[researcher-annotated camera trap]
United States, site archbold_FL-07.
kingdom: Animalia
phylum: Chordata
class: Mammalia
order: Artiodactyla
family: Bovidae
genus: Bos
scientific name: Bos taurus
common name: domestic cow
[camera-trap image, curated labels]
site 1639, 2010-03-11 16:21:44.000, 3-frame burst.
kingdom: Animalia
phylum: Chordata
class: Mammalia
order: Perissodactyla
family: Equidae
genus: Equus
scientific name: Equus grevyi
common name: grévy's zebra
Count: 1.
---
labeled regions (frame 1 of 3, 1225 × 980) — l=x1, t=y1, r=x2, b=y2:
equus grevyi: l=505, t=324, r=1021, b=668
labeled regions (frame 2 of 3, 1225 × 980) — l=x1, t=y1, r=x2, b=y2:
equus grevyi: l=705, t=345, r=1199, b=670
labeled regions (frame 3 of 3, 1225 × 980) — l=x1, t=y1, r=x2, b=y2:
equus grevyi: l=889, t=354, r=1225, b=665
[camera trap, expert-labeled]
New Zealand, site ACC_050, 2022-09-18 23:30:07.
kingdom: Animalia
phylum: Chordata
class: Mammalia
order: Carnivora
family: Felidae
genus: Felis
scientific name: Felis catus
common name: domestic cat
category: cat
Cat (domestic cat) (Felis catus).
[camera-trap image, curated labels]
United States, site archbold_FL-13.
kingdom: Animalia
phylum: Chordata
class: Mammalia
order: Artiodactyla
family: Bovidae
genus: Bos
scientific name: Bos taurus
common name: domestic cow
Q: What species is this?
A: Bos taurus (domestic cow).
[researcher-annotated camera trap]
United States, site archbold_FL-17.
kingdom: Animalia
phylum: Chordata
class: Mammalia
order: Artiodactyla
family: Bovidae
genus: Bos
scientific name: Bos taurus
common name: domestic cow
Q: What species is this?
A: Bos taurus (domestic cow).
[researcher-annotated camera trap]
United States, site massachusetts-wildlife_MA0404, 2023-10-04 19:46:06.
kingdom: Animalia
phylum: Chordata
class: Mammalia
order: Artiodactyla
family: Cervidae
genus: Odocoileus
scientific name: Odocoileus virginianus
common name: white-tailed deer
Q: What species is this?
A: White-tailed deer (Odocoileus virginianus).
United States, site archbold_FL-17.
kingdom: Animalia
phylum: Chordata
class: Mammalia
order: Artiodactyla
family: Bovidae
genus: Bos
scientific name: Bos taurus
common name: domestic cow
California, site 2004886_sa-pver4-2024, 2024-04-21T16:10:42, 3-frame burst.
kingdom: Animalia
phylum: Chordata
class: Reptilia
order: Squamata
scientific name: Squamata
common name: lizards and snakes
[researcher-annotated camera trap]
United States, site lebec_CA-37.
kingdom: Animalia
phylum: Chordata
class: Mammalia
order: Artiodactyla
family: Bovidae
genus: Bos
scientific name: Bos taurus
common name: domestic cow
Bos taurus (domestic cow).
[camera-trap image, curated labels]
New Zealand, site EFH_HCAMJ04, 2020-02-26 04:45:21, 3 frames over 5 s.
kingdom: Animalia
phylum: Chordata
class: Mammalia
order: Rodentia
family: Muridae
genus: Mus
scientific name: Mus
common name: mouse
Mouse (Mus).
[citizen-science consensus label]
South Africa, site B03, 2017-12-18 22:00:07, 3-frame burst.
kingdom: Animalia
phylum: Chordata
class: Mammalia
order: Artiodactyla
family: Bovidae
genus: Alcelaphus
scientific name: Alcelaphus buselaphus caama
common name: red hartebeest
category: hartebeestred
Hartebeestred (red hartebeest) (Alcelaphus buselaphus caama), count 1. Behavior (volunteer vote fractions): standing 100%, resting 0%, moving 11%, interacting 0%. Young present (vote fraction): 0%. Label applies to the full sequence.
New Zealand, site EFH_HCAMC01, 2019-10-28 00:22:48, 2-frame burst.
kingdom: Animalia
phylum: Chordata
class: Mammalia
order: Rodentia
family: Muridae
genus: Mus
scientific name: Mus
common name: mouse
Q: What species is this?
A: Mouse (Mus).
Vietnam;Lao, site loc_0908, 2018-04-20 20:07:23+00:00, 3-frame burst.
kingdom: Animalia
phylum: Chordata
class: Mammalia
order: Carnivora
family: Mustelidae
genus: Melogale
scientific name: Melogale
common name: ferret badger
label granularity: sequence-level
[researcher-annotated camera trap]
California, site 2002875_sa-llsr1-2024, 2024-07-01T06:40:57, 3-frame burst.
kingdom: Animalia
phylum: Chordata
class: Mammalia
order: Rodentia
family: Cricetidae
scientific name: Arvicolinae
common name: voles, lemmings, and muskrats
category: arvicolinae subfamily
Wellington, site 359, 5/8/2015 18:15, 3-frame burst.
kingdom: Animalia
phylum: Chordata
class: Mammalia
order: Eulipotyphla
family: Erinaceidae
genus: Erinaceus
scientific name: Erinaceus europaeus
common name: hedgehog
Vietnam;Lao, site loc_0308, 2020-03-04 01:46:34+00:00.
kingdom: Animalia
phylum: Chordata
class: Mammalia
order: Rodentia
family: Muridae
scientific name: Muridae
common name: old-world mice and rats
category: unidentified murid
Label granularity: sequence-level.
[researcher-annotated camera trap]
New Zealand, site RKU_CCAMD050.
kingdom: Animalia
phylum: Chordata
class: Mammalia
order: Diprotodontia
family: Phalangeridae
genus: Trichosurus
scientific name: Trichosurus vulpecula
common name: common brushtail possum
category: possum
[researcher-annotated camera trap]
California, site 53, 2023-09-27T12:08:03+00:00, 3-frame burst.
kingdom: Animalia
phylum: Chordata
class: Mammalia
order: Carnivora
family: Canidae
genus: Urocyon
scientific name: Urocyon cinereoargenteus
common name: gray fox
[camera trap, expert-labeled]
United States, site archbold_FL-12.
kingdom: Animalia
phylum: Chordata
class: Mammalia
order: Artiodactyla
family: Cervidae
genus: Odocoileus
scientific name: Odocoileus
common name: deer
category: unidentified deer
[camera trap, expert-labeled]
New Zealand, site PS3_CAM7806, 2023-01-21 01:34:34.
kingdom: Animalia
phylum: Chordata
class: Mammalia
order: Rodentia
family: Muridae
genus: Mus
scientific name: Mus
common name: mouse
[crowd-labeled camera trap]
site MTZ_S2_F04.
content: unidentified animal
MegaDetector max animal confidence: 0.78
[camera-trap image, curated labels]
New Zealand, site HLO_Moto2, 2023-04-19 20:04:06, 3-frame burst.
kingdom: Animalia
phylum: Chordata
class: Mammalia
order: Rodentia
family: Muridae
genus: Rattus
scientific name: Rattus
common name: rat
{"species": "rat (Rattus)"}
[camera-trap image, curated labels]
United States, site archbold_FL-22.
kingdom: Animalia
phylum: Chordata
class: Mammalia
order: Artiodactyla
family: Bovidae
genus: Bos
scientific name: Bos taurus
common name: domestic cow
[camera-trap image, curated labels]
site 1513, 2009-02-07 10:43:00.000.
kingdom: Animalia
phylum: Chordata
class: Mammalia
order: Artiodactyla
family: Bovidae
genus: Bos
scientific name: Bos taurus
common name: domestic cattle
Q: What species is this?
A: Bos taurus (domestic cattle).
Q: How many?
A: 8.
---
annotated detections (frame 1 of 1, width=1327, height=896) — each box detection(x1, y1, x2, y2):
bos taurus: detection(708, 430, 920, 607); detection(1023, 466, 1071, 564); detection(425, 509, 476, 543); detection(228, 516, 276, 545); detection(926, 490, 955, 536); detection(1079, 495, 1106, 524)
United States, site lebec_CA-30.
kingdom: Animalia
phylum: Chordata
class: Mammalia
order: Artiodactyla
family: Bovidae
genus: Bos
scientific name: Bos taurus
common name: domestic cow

What to work on =>
Everything from the line with "genus: Trichosurus" through the line with "family: Canidae" in the listing above must be retyped exactly, with nothing added.

Finished exercise =>
genus: Trichosurus
scientific name: Trichosurus vulpecula
common name: common brushtail possum
category: possum
[researcher-annotated camera trap]
California, site 53, 2023-09-27T12:08:03+00:00, 3-frame burst.
kingdom: Animalia
phylum: Chordata
class: Mammalia
order: Carnivora
family: Canidae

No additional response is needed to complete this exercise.